Ici, sur le plateau des ronces et des roches on peut faire le compte des constructions et des destructions. Aucun vestige punique n'y a été relevé sans doute. Peut-être un habitat ligure, dont le nom d'Avarage et, plus loin, Varège a gardé la trace. Ensuite, la grande ville grecque attestée par cette Acropole, derrière laquelle aucune fouille n'a percé jusqu'à présent ; ville innomée encore (si ce n'est la première Marseille), à laquelle succède une ville latine, probablement Maritima Avaticorum, dont Martigues, là-bas, dans la plaine, fut la « colonie ». Puis, un oppidum bas-latin ou du haut moyen âge, Castellium Vetus, avec ses rondes tours barbares, couronnant le Mur Grec de leur suite presque continue et qui se retrouve encore un peu au delà, sous le nom de Castel Veyre… Castel Veyre a été saccagé au XIVe siècle par les bandes du vicomte de Turenne 4. Mais la vie ne s'est pas éteinte, elle y subsiste dans un village appelé Saint-Blaise, couronné d'une chapelle du XIIe siècle, réparée en 1614, et qui se trouve dédiée, comme par hasard, à Notre-Dame de Vie ! Qu'en reste-t-il ? Un pèlerinage, tous les 8 septembre, une procession, avec des vêpres en plein air qu'on chante sous les pins… Voilà sur un territoire si bref ce qui florit durant deux mille ans, murs écroulés l'un sur l'autre, remparts renversés près de leurs merlons, et sous lesquels, au delà de longues nécropoles creusées dans la roche vive, il faut bien situer des guerriers sans lesquels on n'imagine point les places où se sont entassés tous ces monuments ! La guerre ! L'homme ! L'homme ! La guerre ! Il faut que l'homme se retire, tranchons le mot, qu'il meure, pour que la paix recommence à rayonner. Tant qu'il est là, tantôt il prépare la lutte, tantôt il la répare. Mais il ne se décolle pas de l'une ou de l'autre nécessité. Les Sages de Grèce disaient : ὁ πόλεμος πατήρ παντῶν 5, la guerre est la mère de tout. Encore faut-il observer que la paix la moins boiteuse et la moins mal armée est celle qu'auront imposée ceux qui auront le mieux guerroyé. C'était leur récompense. Elle restait parfois acquise à ceux qui avaient su maintenir les causes de leur victoire, quiconque s'en déprenait ou s'en désintéressait étant condamné au sort très prochain de vaincu…

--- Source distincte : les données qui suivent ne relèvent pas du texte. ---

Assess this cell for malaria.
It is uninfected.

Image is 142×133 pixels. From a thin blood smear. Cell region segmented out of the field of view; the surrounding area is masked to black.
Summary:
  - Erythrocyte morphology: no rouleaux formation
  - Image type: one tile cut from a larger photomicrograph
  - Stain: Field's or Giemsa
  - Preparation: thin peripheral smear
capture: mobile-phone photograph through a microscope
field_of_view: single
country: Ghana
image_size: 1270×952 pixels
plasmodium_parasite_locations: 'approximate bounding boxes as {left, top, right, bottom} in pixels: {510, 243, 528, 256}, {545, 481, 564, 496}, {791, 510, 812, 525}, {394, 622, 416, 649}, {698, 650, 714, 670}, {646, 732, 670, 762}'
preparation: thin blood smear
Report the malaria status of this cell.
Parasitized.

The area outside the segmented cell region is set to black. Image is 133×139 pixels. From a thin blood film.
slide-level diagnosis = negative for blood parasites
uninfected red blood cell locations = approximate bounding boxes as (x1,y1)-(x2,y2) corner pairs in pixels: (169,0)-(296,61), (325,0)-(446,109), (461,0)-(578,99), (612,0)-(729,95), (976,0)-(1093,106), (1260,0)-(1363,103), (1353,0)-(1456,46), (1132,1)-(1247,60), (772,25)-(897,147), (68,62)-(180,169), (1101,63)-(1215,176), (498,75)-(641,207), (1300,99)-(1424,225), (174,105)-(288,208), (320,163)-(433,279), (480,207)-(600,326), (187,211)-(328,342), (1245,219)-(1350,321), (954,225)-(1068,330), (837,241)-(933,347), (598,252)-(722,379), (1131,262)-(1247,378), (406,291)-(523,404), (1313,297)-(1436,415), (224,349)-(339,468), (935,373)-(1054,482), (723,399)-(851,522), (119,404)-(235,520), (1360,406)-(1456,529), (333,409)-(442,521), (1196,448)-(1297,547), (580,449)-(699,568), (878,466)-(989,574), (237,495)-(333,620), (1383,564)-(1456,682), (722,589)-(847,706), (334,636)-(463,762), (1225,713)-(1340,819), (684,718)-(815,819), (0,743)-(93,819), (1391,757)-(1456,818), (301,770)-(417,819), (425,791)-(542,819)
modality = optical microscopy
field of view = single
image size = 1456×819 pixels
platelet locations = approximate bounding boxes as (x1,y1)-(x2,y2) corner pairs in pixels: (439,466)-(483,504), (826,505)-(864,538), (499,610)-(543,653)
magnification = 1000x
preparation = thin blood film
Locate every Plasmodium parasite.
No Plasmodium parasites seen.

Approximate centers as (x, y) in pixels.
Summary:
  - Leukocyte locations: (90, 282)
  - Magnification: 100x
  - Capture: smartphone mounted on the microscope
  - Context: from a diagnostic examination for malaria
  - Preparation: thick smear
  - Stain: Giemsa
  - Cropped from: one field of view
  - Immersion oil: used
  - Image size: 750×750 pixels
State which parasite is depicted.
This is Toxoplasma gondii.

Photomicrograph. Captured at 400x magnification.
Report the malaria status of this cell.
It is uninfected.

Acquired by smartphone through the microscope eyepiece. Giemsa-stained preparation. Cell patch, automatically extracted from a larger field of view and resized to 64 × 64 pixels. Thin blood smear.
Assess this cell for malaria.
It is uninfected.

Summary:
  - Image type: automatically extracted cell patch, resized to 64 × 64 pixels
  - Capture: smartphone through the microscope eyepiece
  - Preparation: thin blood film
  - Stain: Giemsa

Ce ne sont que des inscriptions ajoutées à nos ruines. Pour les comprendre un peu, il faut se rappeler la page de Phédon 6 qui dit que, en de pareilles difficultés, l'homme ne peut se tirer d'embarras, il ne réussit point à passer le gué difficile ni à franchir le bras de mer dangereux, qu'avec l'assistance d'un Dieu. Tout ce que peuvent faire les plus sages d'entre nous est de n'en pas désespérer. Gardons d'édulcorer ce qui est : l'avenir est cruel, car, si l'humanité ne s'accorde déjà plus sur l'intérêt du partage des choses humaines, il y a bientôt quatre siècles que l'accord est perdu sur les choses divines, et ce n'est même pas un Islam fraternel, comme au VIIIe siècle, c'est le Monde Jaune, radicalement différent, qui apparaît à l'horizon du XXe et semble bien présager à une Chrétienté divisée, lacérée et ensanglantée quelques nouveautés inouïes, uniformément assez sombres, au delà desquelles ne peuvent surnager que les plus inconnus des soleils.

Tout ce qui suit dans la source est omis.